Sfinansowała je w ramach ogólnopolskiej akcji Koalicja Obywatelska, czyli połączenie Platformy i Nowoczesnej. W ten sposób rozpoczęła kampanię wyborczą. Na pierwszy rzut oka nie widać, kto za nie odpowiada. Dopiero po przybliżeniu się do plakatu można dostrzec napis informujący o źródle finansowania. Poza tym trudno gdziekolwiek znaleźć informacje o akcji. Nie pojawiły się one na stronach ani portalach społecznościowych któregoś z ugrupowań.

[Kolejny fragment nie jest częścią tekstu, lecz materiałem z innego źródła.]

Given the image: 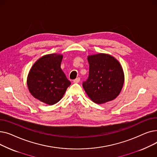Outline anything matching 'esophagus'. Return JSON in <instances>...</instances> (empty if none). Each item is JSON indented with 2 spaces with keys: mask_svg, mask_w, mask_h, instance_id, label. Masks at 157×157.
Instances as JSON below:
<instances>
[{
  "mask_svg": "<svg viewBox=\"0 0 157 157\" xmlns=\"http://www.w3.org/2000/svg\"><path fill=\"white\" fill-rule=\"evenodd\" d=\"M79 81H80V78H77L76 79H75L73 81V82H74V83H79Z\"/></svg>",
  "mask_w": 157,
  "mask_h": 157,
  "instance_id": "obj_1",
  "label": "esophagus"
}]
</instances>
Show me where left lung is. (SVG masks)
Masks as SVG:
<instances>
[{"label":"left lung","instance_id":"left-lung-1","mask_svg":"<svg viewBox=\"0 0 157 157\" xmlns=\"http://www.w3.org/2000/svg\"><path fill=\"white\" fill-rule=\"evenodd\" d=\"M89 76L83 83L85 92L94 102L101 104L118 96L125 81L118 60L109 54L88 55Z\"/></svg>","mask_w":157,"mask_h":157}]
</instances>
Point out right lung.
Segmentation results:
<instances>
[{"label":"right lung","instance_id":"obj_1","mask_svg":"<svg viewBox=\"0 0 157 157\" xmlns=\"http://www.w3.org/2000/svg\"><path fill=\"white\" fill-rule=\"evenodd\" d=\"M62 59L61 54L44 55L29 72L27 84L30 93L46 104L53 105L60 101L71 85L60 67Z\"/></svg>","mask_w":157,"mask_h":157}]
</instances>
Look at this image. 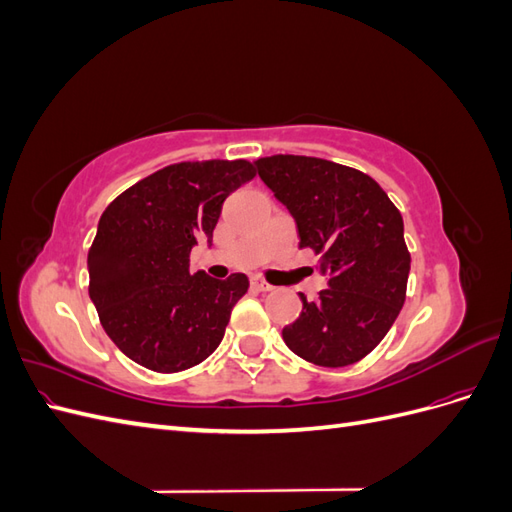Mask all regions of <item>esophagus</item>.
<instances>
[{"instance_id": "1", "label": "esophagus", "mask_w": 512, "mask_h": 512, "mask_svg": "<svg viewBox=\"0 0 512 512\" xmlns=\"http://www.w3.org/2000/svg\"><path fill=\"white\" fill-rule=\"evenodd\" d=\"M252 286H254L256 290H260V292H269V290H273V286H271L269 282L262 280V277H252Z\"/></svg>"}]
</instances>
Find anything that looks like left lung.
<instances>
[{
	"label": "left lung",
	"mask_w": 512,
	"mask_h": 512,
	"mask_svg": "<svg viewBox=\"0 0 512 512\" xmlns=\"http://www.w3.org/2000/svg\"><path fill=\"white\" fill-rule=\"evenodd\" d=\"M260 179L290 211L299 247L320 254L329 288L282 337L320 367L361 361L389 333L406 301L410 252L404 220L380 185L361 170L307 156L256 160Z\"/></svg>",
	"instance_id": "8db88e82"
}]
</instances>
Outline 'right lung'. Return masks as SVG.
<instances>
[{
    "label": "right lung",
    "instance_id": "1",
    "mask_svg": "<svg viewBox=\"0 0 512 512\" xmlns=\"http://www.w3.org/2000/svg\"><path fill=\"white\" fill-rule=\"evenodd\" d=\"M247 160L179 162L106 207L87 256L89 297L113 344L160 374L203 363L250 288L243 273H190L192 247L220 220L224 200L254 179Z\"/></svg>",
    "mask_w": 512,
    "mask_h": 512
}]
</instances>
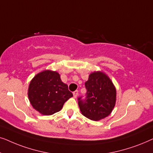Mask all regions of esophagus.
I'll return each instance as SVG.
<instances>
[{"instance_id":"1","label":"esophagus","mask_w":153,"mask_h":153,"mask_svg":"<svg viewBox=\"0 0 153 153\" xmlns=\"http://www.w3.org/2000/svg\"><path fill=\"white\" fill-rule=\"evenodd\" d=\"M73 95H74V98H76L77 95H78V91H75L74 93H73Z\"/></svg>"}]
</instances>
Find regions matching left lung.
<instances>
[{
  "label": "left lung",
  "instance_id": "8db88e82",
  "mask_svg": "<svg viewBox=\"0 0 153 153\" xmlns=\"http://www.w3.org/2000/svg\"><path fill=\"white\" fill-rule=\"evenodd\" d=\"M86 97L78 98L80 111L83 116L97 121L107 117L114 109L116 100V90L107 75L94 72L85 83Z\"/></svg>",
  "mask_w": 153,
  "mask_h": 153
}]
</instances>
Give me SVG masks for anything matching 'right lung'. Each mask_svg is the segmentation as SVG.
<instances>
[{
  "label": "right lung",
  "mask_w": 153,
  "mask_h": 153,
  "mask_svg": "<svg viewBox=\"0 0 153 153\" xmlns=\"http://www.w3.org/2000/svg\"><path fill=\"white\" fill-rule=\"evenodd\" d=\"M29 101L41 114L49 116L62 109L72 93L58 72L45 70L35 75L28 87Z\"/></svg>",
  "instance_id": "obj_1"
}]
</instances>
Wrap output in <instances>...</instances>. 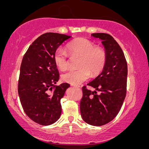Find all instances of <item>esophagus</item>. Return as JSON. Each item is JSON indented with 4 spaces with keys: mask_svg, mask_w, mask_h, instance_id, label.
<instances>
[{
    "mask_svg": "<svg viewBox=\"0 0 149 149\" xmlns=\"http://www.w3.org/2000/svg\"><path fill=\"white\" fill-rule=\"evenodd\" d=\"M72 86L74 87H80L79 85H72Z\"/></svg>",
    "mask_w": 149,
    "mask_h": 149,
    "instance_id": "1",
    "label": "esophagus"
}]
</instances>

Bardzo dobrze znane jest jednak zdjęcie prezesa Kaczyńskiego umiejscowione na bilbordach. Zostało zrobione w momencie sławnej tyrady, którą prezes PiS wygłosił w sejmie "bez żadnego trybu", podczas debaty o ustawie o Sądzie Najwyższym. Do posłów opozycji zwrócił się wówczas: "Wiem, że boicie się prawdy, ale nie wycierajcie swoich mord zdradzieckich nazwiskiem mojego świętej pamięci brata, niszczyliście go, zamordowaliście go, jesteście kanaliami".
Nie jest to pierwsza tego typu akcja opozycji. Jakiś czas temu po Polsce jeździły "konwoje wstydu" zorganizowane przez Platformę. W naszym województwie znaleźli się na nich ministrowie Krzysztof Jurgiel i Jacek Bogucki za premie, które sobie przyznali, poseł Jacek Żalek za słowa odnośnie protestujących w sejmie opiekunów osób niepełnosprawnych, czy radny Białegostoku Marcin Szczudło za wysokość wynagrodzenia, które otrzymuje pracując PGNiG.
Wówczas jednak, przed każdym konwojem organizowano konferencję prasową. Teraz, gdy chcieliśmy uzyskać informację, odesłano nas do szefa regionu posła Robert Tyszkiewicza, tłumacząc że jest to akcja zorganizowana z centrali. W piątek jednak poseł Tyszkiewicz telefonu nie odbierał.